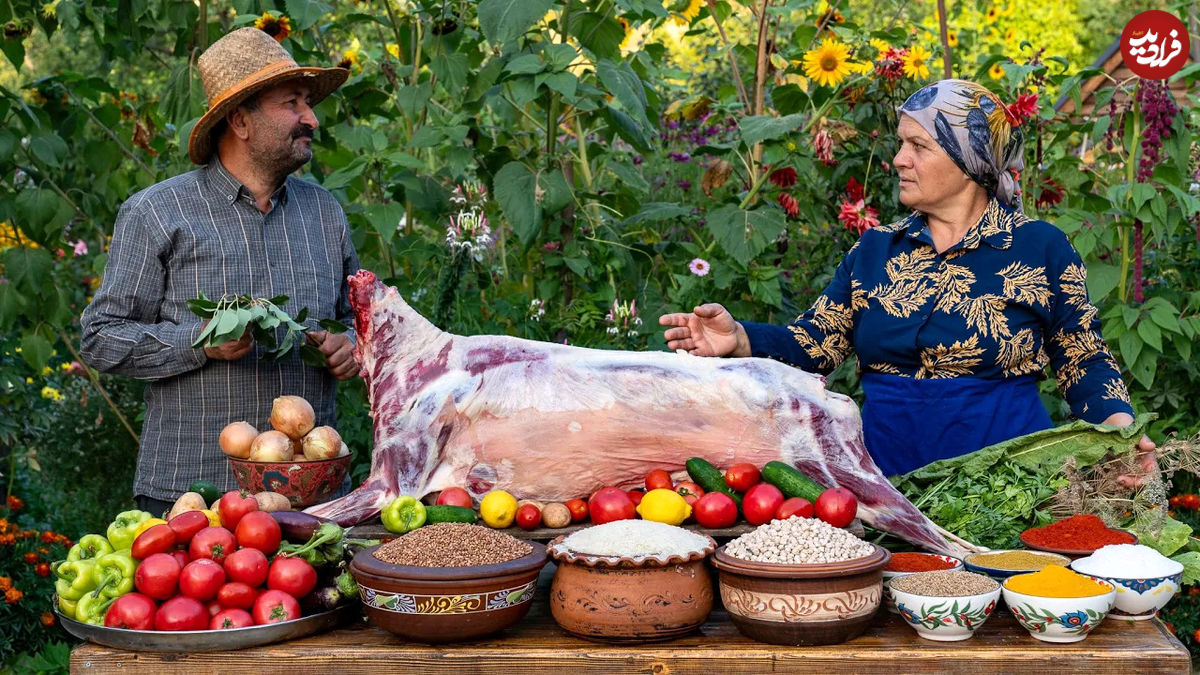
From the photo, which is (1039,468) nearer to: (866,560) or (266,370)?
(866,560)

------------------------------------------------------------------------

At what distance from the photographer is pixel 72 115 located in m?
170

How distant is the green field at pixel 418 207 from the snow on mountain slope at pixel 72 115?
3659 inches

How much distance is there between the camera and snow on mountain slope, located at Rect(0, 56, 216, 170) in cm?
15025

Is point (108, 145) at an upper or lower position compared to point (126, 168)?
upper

------------------------------------------------------------------------

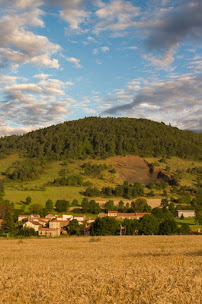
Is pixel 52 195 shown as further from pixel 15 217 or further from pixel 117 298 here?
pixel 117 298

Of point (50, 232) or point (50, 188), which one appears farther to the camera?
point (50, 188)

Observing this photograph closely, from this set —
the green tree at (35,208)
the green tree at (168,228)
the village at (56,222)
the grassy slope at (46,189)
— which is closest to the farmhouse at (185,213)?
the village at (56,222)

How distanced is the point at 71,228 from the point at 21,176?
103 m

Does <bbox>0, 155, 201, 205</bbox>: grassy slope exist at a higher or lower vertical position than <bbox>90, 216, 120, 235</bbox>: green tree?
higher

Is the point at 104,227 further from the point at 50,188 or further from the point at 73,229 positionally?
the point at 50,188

------------------------------------------------------------------------

Count the lines in the entries above that contain the string "point", treating uppercase and lowercase as different. Reply with the number alone.

**Result of this exercise**
6